◆ **EXERCISE DIRECTIONS**: So long as no pictures are carried over, output the records below exactly.
■ ■ ■ ■
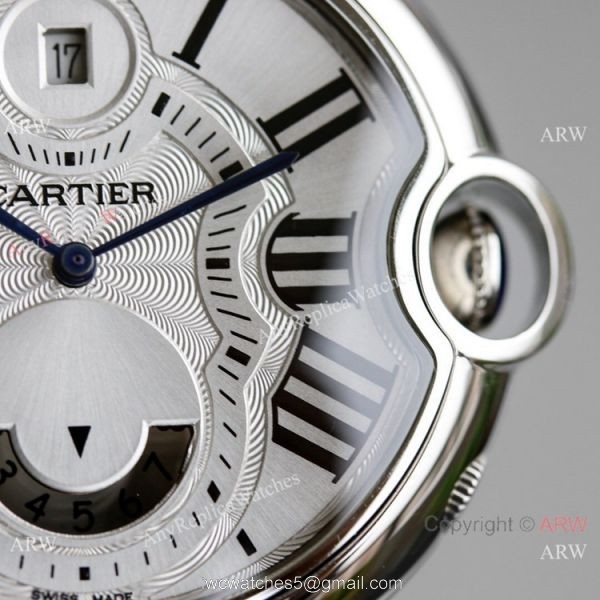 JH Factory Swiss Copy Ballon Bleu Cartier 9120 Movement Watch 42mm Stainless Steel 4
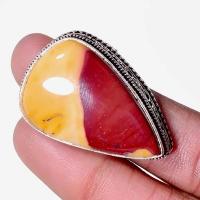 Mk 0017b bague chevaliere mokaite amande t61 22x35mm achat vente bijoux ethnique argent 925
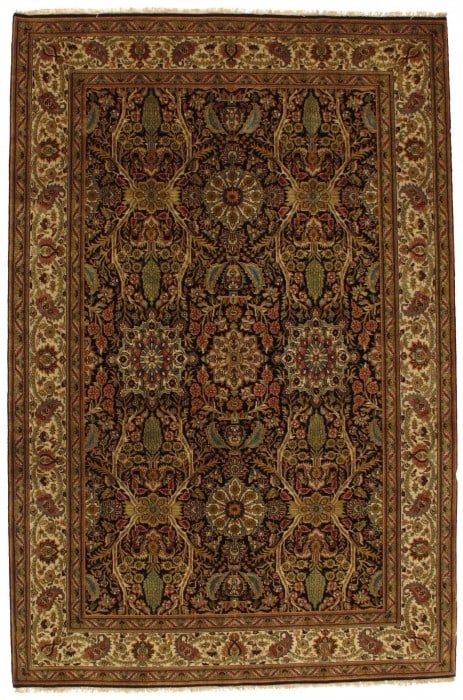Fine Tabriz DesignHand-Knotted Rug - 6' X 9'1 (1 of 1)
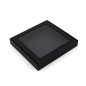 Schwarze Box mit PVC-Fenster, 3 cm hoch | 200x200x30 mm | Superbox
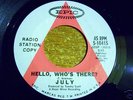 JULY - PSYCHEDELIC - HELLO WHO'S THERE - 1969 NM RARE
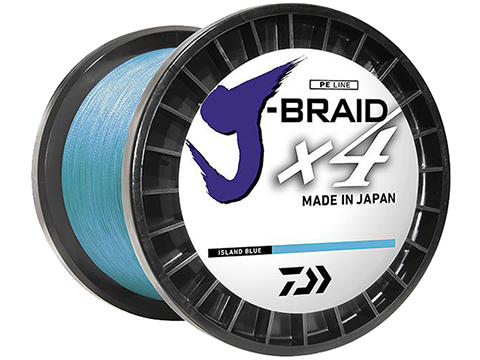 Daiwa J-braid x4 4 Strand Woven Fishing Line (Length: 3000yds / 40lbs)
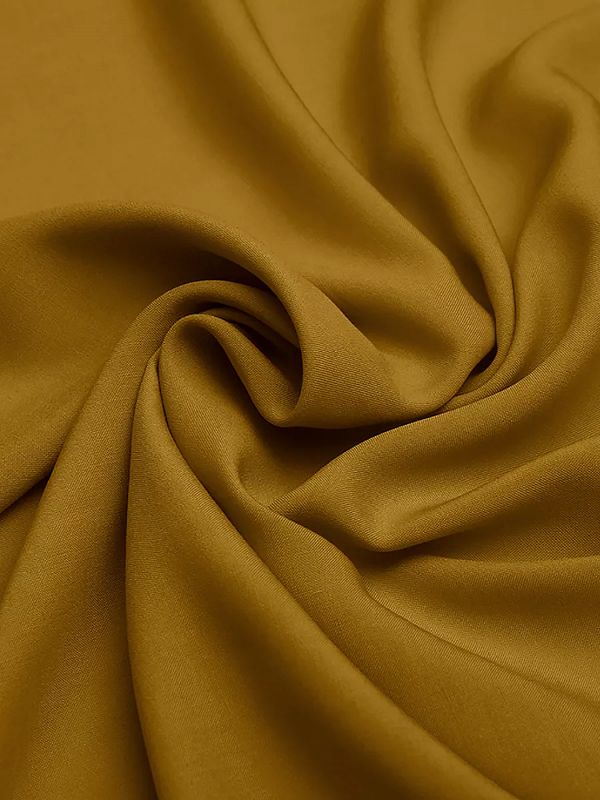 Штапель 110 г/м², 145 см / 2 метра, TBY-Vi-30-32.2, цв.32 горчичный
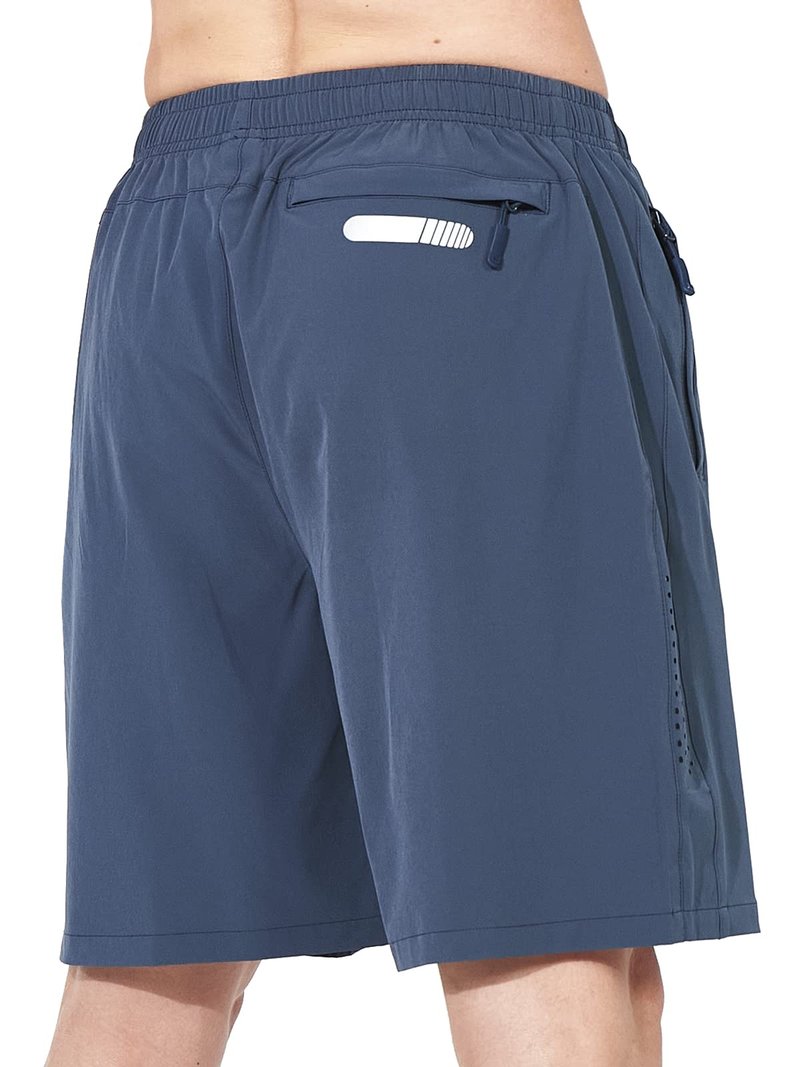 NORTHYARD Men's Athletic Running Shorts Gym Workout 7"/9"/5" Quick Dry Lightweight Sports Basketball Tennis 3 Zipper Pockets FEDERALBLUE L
■ ■ ■ ■
◆ **TASK ANSWER**:
 JH Factory Swiss Copy Ballon Bleu Cartier 9120 Movement Watch 42mm Stainless Steel 4
 Mk 0017b bague chevaliere mokaite amande t61 22x35mm achat vente bijoux ethnique argent 925
Fine Tabriz DesignHand-Knotted Rug - 6' X 9'1 (1 of 1)
 Schwarze Box mit PVC-Fenster, 3 cm hoch | 200x200x30 mm | Superbox
 JULY - PSYCHEDELIC - HELLO WHO'S THERE - 1969 NM RARE
 Daiwa J-braid x4 4 Strand Woven Fishing Line (Length: 3000yds / 40lbs)
 Штапель 110 г/м², 145 см / 2 метра, TBY-Vi-30-32.2, цв.32 горчичный
 NORTHYARD Men's Athletic Running Shorts Gym Workout 7"/9"/5" Quick Dry Lightweight Sports Basketball Tennis 3 Zipper Pockets FEDERALBLUE L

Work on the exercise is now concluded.